The doctor who wants to make his town better – BBC News

Media captionJonathan, 36, says he’d like to stop dreading the future

GP Mark Spencer explains why he is overseeing an ambitious year-long project in his town aimed at improving the health of people in his town.

I’ve been a GP in Fleetwood, Lancashire. for over 25 years. Have I had a positive influence on people’s health? Well, hopefully yes, but merely on an individual one-to-one basis.

Detecting early cancer, recognising the early symptoms of heart disease and helping people with depression certainly improve their health – but this is more about managing illness rather than maintaining people well.

My view is that over these past 25 years, the overall health of Fleetwood hasn’t really improved much at all.

Modern sedentary, high-calorific lifestyles are certainly not helping.

So how can we make health?

When I indicate to patients that stopping smoking, knocking the vodka on the head and eating more healthily would help them, a somewhat common response is: “Why should I? What’s the point? My life is rubbish. Get through today is hard enough so why bother about tomorrow? Just give me some pills and I’ll be out of your way”.

Image caption Dr Mark Spencer is behind the Healthier Fleetwood project

What if we could make a pill that made years of added healthy life? It would be a Nobel prize for medicine!

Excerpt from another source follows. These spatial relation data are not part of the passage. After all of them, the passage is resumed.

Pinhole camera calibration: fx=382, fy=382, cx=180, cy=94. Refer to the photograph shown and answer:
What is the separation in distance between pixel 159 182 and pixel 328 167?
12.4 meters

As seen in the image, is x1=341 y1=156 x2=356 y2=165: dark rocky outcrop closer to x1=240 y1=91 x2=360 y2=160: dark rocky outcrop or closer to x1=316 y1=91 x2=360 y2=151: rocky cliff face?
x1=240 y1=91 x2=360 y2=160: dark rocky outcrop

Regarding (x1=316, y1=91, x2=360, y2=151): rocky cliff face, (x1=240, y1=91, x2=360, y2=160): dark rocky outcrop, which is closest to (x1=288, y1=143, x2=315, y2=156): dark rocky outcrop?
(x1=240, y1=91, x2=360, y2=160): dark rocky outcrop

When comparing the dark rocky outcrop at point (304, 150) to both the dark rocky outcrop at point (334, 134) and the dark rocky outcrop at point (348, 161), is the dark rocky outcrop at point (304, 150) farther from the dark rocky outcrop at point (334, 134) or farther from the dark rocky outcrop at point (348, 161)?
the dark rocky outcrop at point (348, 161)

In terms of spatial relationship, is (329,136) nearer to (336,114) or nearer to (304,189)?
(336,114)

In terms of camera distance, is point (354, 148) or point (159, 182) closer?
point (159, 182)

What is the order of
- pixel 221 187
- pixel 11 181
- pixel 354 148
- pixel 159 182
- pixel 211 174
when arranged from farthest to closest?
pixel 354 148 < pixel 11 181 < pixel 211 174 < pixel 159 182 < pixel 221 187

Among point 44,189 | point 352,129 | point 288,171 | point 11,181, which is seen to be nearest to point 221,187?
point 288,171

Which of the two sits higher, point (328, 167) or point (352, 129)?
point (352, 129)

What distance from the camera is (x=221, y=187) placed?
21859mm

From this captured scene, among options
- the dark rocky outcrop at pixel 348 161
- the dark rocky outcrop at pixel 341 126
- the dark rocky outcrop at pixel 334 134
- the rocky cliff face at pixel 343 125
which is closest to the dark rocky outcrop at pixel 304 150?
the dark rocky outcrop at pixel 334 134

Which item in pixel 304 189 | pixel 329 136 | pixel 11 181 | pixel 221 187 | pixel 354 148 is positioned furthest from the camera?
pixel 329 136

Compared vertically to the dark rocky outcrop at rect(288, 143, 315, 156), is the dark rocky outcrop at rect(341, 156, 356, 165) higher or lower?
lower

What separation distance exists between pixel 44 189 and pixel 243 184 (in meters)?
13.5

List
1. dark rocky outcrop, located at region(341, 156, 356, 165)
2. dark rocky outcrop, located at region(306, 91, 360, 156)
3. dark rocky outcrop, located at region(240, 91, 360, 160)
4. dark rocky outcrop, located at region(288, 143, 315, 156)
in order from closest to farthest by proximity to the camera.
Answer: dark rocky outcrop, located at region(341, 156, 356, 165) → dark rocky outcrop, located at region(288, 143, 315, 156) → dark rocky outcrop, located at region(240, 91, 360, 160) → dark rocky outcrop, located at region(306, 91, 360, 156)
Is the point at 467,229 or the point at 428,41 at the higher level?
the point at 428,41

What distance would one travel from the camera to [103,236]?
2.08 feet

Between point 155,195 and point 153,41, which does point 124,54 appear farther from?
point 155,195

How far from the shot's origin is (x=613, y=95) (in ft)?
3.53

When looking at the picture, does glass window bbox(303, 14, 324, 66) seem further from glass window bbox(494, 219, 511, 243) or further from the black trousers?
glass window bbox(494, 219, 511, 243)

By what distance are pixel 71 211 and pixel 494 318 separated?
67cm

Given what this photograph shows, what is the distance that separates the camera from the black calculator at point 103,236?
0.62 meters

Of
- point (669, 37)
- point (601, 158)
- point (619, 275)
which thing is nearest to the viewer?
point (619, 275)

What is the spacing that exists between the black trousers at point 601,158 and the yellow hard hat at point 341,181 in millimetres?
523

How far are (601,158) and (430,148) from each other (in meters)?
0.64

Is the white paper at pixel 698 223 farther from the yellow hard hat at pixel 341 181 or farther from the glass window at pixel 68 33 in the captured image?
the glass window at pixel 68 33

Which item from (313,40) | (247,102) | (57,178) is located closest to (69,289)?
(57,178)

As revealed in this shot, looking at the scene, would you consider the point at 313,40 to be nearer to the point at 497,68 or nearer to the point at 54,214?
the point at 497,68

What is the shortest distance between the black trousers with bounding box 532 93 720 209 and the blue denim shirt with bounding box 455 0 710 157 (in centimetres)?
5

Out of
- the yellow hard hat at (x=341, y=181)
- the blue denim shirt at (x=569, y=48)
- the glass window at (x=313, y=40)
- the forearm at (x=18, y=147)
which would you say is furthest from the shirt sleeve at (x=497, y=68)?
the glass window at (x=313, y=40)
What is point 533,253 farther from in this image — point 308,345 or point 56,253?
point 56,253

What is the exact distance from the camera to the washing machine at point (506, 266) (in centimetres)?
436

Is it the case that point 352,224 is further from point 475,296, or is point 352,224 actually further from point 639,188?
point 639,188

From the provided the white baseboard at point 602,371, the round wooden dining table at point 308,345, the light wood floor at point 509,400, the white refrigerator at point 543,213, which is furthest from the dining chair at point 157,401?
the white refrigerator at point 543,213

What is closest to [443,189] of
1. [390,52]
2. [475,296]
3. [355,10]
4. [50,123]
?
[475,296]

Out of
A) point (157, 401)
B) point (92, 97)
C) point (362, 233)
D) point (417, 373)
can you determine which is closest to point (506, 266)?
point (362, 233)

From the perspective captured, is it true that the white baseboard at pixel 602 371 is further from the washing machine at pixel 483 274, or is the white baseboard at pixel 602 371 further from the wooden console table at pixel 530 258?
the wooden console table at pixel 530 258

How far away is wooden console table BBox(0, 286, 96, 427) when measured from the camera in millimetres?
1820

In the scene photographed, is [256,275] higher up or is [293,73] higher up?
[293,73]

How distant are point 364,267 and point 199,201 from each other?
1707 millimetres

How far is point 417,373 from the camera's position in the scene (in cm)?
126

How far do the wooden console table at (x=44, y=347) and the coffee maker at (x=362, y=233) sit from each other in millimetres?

However, people don’t need a wellness pill.

They require hope. They need to be able to look forward to tomorrow. They need to choose to be healthier today so that they can enjoy tomorrow with their children and their grandchildren.

Hope, a sense of purpose and control over your own life and your environment will bring major health benefits for individuals and the whole community.

Fleetwood will be trying to set this into practice over the next 12 months.

The project

“Healthier Fleetwood” is about attaining Fleetwood a healthier place to live for current residents and generations to come. It will focus on “what stimulates me well” rather than “what’s constructed you ill”.

Nationally, disparities between life expectancy between the richest and poorest in society is widening – and in the most deprived one of the purposes of Fleetwood, life expectancy is significantly lower than “the member states national” average.

The town is an area of high deprivation with high prevalence rates for all long-term conditions.

It’s clear that the traditional public health messages around stopping smoking, drinking less alcohol, losing excess weight and taking more exert merely aren’t being listened to in deprived communities.

There is hope and local inspiration already out there and we plan to draw on that.

The Willow Garden Project is one such example. We aim to use this as our inspiration for creating more green spaces across the town and then encourage volunteers to look after them.

As a GP I can prescribe exercise through the Y-Active Project run by our local YMCA.

Some people truly enjoy gym-based exercise, but lots don’t.

I’d like to be able to prescribe horticulture as an alternative. This not only increases activity rates but also increases social interaction and has a positive effect on the local environment.

Image caption The Willow Garden Project

One of the green spaces would be a dedicated Dementia Garden featuring health promoting herbs and vegetation, plus reminiscence spaces.

As well as looking after public green spaces, our volunteer gardeners would also tend to the gardens of the elderly who are no longer able to look them themselves.

Again this will not only have positive physical benefits but it will also reduce the degree of social isolation experienced by the elderly and housebound.

Another area that we aim to look at is food.

Food can be health-promoting or it can cause long-term illness.

I believe that we have lost basic cookery skills. Young people don’t cook because their parents never taught them. Ready-meals and high-calorie processed food is the order of the day.

So, let’s teach Fleetwood how to cook again. Specifically, as a fishing community, let’s get them cooking fish!

Moreover, parents and their children have lost the social interaction of cooking together and feeing together.

So, we plan to bring a food educator into our primary schools and then, employing the facilities of Fleetwood Town Football Club – another local inspiration – we’ll have them cook for their parents and then sit and enjoys the snack together.

This is Healthier Fleetwood. This is the start of our journey.